Records supplied ->
:::

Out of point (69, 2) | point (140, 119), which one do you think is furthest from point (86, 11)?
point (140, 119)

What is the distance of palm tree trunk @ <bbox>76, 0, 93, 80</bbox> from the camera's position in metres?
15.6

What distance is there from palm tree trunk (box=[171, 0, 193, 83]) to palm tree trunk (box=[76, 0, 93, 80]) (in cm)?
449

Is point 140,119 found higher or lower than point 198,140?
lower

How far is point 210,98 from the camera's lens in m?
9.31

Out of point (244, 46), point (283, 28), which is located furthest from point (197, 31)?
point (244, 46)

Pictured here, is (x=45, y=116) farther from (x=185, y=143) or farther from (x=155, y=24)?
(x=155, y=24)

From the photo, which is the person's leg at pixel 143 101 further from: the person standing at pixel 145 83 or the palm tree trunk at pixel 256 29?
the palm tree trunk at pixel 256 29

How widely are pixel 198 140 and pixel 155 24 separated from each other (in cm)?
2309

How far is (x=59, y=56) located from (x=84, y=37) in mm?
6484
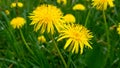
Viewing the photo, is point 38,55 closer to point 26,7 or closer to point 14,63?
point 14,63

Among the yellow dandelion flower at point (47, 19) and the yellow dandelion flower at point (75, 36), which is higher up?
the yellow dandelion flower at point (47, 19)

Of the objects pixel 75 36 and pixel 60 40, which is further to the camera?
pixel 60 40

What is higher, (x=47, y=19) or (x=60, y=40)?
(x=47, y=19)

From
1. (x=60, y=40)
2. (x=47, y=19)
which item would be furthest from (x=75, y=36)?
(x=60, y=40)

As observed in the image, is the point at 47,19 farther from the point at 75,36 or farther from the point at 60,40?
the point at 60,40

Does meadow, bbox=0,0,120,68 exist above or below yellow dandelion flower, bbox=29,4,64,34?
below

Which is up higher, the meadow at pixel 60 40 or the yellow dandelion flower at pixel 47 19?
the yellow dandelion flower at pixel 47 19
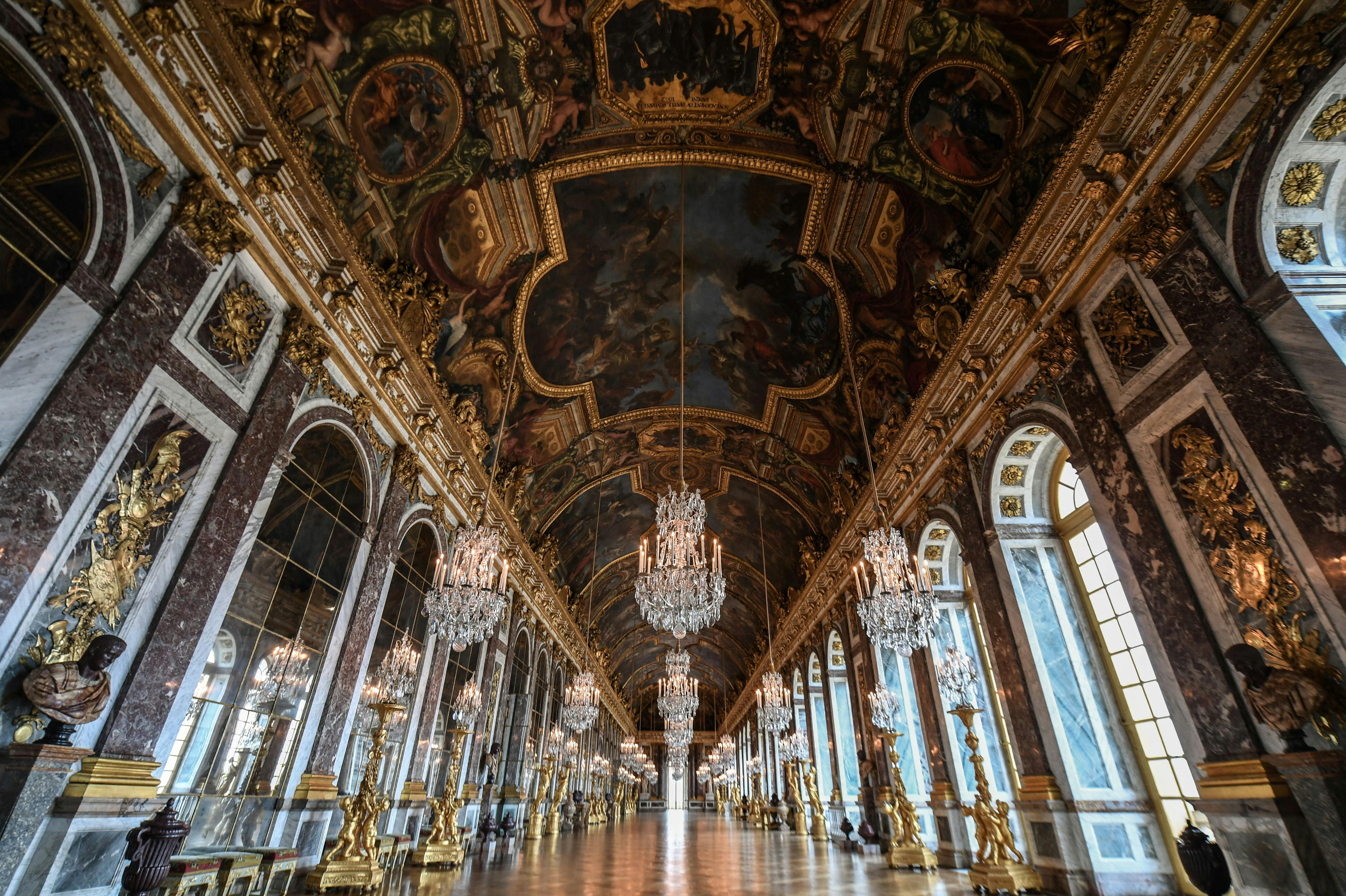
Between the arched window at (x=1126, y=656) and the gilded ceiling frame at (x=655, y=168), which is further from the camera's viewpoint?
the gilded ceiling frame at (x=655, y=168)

:::

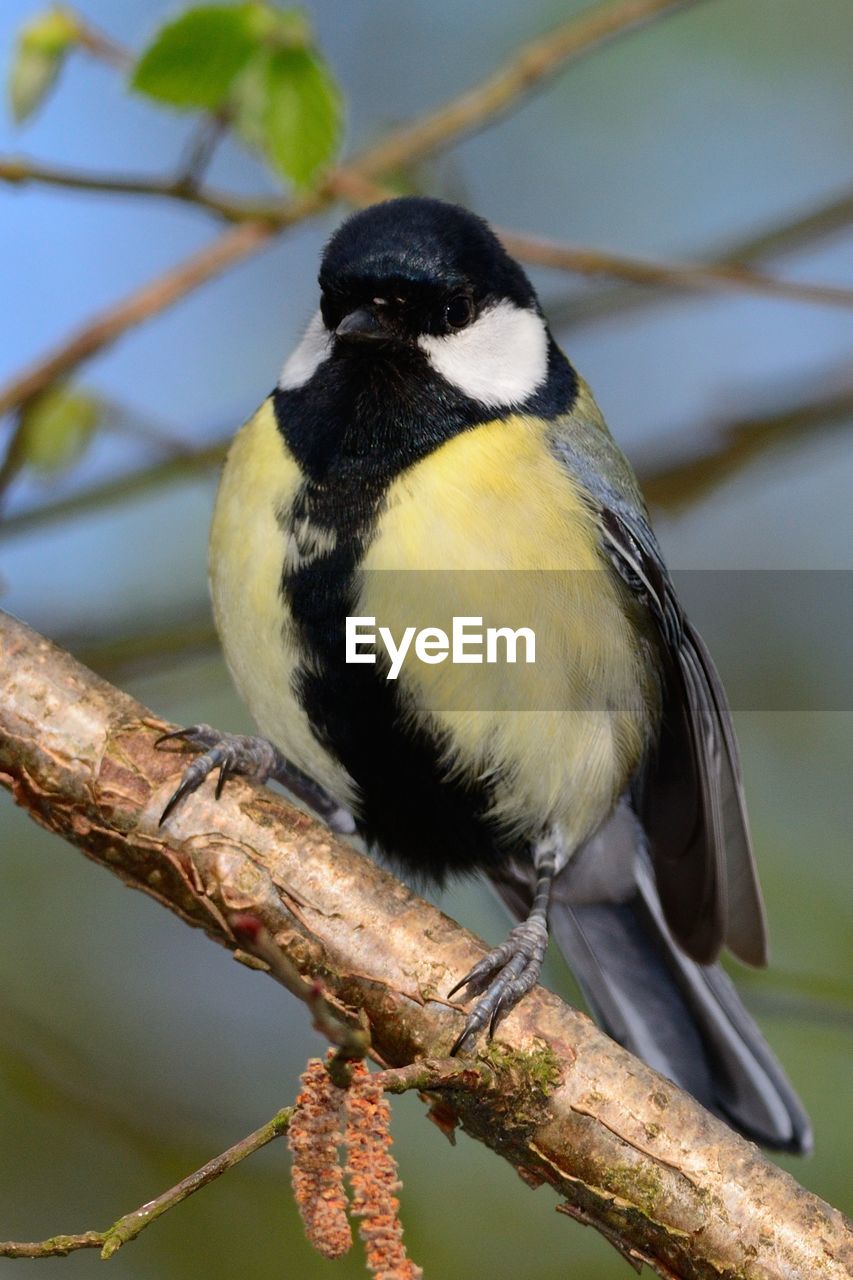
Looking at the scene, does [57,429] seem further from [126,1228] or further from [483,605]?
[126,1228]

:::

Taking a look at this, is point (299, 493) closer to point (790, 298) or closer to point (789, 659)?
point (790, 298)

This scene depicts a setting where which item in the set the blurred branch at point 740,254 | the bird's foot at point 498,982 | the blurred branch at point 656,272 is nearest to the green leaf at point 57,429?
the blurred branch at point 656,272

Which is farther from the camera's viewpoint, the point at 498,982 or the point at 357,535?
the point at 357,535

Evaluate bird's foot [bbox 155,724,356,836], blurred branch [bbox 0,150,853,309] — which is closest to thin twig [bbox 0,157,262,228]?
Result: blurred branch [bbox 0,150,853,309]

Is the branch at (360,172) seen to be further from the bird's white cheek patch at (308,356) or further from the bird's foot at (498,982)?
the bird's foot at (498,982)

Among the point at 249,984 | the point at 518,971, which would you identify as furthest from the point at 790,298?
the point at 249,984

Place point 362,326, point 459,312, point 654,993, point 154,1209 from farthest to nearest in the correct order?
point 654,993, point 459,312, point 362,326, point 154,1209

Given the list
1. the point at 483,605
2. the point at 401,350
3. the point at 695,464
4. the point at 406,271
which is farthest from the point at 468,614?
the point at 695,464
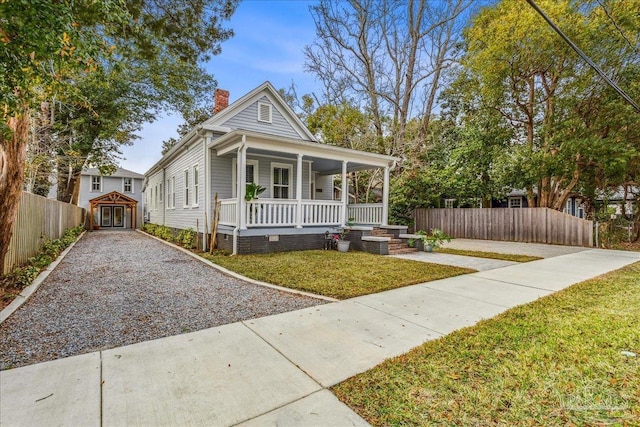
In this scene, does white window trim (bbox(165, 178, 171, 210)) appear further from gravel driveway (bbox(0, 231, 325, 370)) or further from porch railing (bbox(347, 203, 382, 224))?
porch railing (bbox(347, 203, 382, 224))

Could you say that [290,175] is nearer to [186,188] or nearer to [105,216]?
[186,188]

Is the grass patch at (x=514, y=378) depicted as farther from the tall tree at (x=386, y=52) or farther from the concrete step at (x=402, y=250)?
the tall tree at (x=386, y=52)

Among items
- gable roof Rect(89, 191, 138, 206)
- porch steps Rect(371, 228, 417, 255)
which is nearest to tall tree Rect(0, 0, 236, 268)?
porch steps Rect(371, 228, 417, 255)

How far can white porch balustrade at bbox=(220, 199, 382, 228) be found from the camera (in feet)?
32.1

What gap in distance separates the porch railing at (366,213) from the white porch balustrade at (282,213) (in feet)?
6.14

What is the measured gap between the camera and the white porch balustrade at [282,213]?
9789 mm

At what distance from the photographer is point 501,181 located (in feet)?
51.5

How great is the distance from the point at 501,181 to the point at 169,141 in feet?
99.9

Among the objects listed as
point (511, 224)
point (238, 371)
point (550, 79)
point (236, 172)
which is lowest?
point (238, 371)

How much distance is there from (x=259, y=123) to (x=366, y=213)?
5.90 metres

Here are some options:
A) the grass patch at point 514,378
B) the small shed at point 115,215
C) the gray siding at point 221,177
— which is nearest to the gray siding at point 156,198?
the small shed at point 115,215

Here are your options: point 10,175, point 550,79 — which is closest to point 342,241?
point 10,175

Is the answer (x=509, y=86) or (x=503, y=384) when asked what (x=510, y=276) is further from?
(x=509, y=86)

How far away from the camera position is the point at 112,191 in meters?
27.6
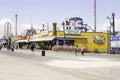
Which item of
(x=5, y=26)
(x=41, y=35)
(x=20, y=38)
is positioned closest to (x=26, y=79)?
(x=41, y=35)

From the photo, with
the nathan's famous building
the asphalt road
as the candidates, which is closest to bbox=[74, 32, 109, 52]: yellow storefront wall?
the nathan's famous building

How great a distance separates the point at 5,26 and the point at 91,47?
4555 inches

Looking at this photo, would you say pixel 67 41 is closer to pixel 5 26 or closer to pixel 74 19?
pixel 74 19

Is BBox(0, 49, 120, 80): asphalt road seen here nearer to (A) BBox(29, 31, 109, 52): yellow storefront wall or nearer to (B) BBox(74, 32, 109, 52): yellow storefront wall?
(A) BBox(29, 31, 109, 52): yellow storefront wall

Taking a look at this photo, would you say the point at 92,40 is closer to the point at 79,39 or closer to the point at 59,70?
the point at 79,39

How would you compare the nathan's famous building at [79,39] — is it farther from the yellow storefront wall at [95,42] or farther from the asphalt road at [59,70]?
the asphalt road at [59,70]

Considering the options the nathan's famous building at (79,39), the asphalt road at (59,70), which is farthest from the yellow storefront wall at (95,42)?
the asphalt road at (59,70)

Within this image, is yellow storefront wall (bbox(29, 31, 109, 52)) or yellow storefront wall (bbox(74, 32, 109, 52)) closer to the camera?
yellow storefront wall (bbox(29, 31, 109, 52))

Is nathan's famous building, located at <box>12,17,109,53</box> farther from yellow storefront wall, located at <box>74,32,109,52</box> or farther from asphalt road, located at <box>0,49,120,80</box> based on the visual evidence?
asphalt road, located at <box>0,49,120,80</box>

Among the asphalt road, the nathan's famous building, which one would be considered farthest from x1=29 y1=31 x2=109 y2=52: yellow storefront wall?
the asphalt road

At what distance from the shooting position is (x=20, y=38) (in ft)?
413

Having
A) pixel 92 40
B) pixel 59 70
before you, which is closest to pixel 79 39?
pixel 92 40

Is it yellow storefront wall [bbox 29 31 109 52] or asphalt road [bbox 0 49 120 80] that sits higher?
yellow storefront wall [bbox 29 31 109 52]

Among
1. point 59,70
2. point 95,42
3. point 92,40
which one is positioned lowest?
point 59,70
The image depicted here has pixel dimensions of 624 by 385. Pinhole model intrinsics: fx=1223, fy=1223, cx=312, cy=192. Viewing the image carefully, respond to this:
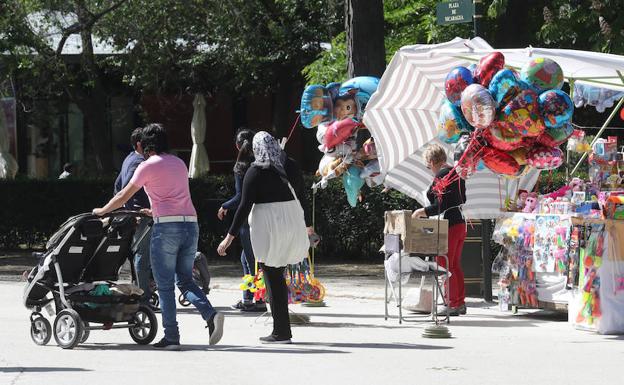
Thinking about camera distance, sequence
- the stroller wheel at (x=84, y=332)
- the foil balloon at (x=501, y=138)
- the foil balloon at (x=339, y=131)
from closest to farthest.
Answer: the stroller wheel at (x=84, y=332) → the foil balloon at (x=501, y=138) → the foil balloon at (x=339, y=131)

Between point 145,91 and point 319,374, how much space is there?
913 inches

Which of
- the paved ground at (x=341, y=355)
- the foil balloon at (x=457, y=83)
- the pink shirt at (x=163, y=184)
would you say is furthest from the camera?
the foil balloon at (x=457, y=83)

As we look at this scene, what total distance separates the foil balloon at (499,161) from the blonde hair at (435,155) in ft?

:::

Can you recast the data from the line containing "How great is" through the line containing "5.90 metres" as a Markdown table with the columns Row and Line, numbering each line and omitting blank ones?

Exercise solution ->
| Row | Line |
|---|---|
| 1 | How great is the distance from the point at 501,181 to the point at 169,141 in feet? |
| 2 | 99.9 |
| 3 | Among the objects listed as |
| 4 | point (511, 224) |
| 5 | point (238, 371) |
| 6 | point (550, 79) |
| 7 | point (236, 172) |
| 8 | which is lowest? |
| 9 | point (238, 371) |
| 10 | How much distance is there from (x=259, y=123) to (x=366, y=213)? |
| 11 | 5.90 metres |